Tokenize what you want to model, put the tokens through one transformer, train at scale. Every major frontier system in 2026 is a variation on this template.

Q. Describe the fusion-gets-pushed-earlier trajectory.

L2 bolt-on after the fact, L3 native from training step one, L5/L6 MM-DiT in the generative transformer, L9 RL co-design at the loss level. Every generation moves fusion deeper and earlier.

Q. Why is the tokenizer the floor and ceiling?

In any system operating on discrete codes, the tokenizer’s reconstruction quality bounds the system’s quality. A bigger transformer alone does not fix a poor tokenizer.

Q. What does JEPA bet against generative pretraining?

That predicting in embedding space (semantic-state prediction) does more useful work per unit of capacity than rendering surface detail. Research-strong, not production-dominant as of 2026.

Q. Name the five layers of a modern multimodal capability stack.

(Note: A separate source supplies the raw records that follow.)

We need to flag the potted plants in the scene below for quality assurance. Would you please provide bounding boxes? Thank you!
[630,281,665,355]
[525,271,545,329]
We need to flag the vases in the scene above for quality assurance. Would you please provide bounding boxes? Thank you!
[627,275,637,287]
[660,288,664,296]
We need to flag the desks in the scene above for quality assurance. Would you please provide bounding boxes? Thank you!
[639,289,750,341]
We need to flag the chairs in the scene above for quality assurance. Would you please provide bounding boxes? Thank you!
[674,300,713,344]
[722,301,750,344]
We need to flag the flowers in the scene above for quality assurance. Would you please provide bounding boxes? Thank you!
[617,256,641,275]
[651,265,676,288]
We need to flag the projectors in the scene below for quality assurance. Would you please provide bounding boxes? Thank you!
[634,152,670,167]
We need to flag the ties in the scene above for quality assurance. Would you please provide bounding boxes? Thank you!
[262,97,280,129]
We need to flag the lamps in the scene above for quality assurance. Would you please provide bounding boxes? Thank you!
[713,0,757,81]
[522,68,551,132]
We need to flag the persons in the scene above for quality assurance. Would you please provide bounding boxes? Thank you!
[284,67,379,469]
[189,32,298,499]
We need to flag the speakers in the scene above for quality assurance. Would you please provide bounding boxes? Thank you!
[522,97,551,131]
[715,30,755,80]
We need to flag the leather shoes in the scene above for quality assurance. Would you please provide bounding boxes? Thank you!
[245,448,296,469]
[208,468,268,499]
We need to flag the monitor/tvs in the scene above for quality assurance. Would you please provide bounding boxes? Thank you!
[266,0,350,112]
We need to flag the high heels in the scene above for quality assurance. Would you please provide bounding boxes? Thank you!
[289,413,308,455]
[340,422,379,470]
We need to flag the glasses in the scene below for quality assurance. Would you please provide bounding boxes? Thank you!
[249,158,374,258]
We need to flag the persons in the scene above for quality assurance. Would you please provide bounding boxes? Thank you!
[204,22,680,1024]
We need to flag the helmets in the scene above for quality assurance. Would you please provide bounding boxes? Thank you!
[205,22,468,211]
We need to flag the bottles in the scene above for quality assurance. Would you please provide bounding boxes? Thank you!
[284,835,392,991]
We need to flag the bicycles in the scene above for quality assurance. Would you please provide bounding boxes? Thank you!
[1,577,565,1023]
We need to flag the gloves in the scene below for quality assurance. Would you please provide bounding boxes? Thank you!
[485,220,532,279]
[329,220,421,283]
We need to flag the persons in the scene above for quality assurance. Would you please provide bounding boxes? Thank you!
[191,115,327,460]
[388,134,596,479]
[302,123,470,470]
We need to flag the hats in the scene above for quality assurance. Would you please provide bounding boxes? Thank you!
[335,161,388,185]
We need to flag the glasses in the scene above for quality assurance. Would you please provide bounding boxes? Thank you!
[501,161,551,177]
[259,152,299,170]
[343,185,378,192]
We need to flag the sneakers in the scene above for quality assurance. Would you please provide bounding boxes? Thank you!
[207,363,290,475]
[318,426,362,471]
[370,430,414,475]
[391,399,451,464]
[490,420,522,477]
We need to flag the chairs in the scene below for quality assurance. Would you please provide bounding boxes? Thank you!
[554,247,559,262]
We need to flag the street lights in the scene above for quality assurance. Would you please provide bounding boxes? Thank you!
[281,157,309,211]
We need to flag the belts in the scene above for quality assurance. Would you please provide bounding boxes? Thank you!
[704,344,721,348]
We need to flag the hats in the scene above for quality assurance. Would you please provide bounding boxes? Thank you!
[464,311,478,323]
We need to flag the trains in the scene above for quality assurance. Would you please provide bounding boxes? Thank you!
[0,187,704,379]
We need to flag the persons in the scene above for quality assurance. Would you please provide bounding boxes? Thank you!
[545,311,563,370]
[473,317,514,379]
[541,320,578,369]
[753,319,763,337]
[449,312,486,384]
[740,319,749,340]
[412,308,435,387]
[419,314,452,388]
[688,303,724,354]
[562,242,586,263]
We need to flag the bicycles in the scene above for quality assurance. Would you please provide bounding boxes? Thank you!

Perception, reasoning (chain-of-thought), tool use, alignment (e.g. deliberative alignment), and production engineering (RL co-design + latency + evaluation in deployment).

Q. State the operational scope test.

What instruments would you use to settle the question? Engineering instruments (benchmarks, A/B tests, FVD, latency) = technique territory. Different instruments (legal precedent, clinical trials, sectoral policy, philosophical argument) = different conversation.

Q. Name three trajectories multimodal AI is moving in.

Truly native everything (any-to-any modality at first-class citizenship), more efficient training paradigms (JEPA, MoE, sparsity), production and product co-design (the L9 themes).

Q. Name three topics the track explicitly did NOT cover.

Any three of: embodied AI/robotics, 3D/4D generation, multimodal alignment safety beyond deliberative alignment, specific frontier-model technical reports, the economic/market story, long-context multimodal.

Q. What is the difference between COVERED, DEFERRED, and NOT COVERED in this track?

COVERED = the lesson teaches it. DEFERRED = a §6 watch-zone topic the lesson names as someone else’s conversation with explicit instruments. NOT COVERED = a gap the closer explicitly names, pointing to where the topic lives.

Q. What is the right next step from this track?

Depends on what pulled you: CS25 continues each year for the architectural side; JEPA + world-model papers for the training-paradigm side; production-engineering writing for the deployment side; adjacent Clawdemy tracks (T11, T13, T20) for foundational depth.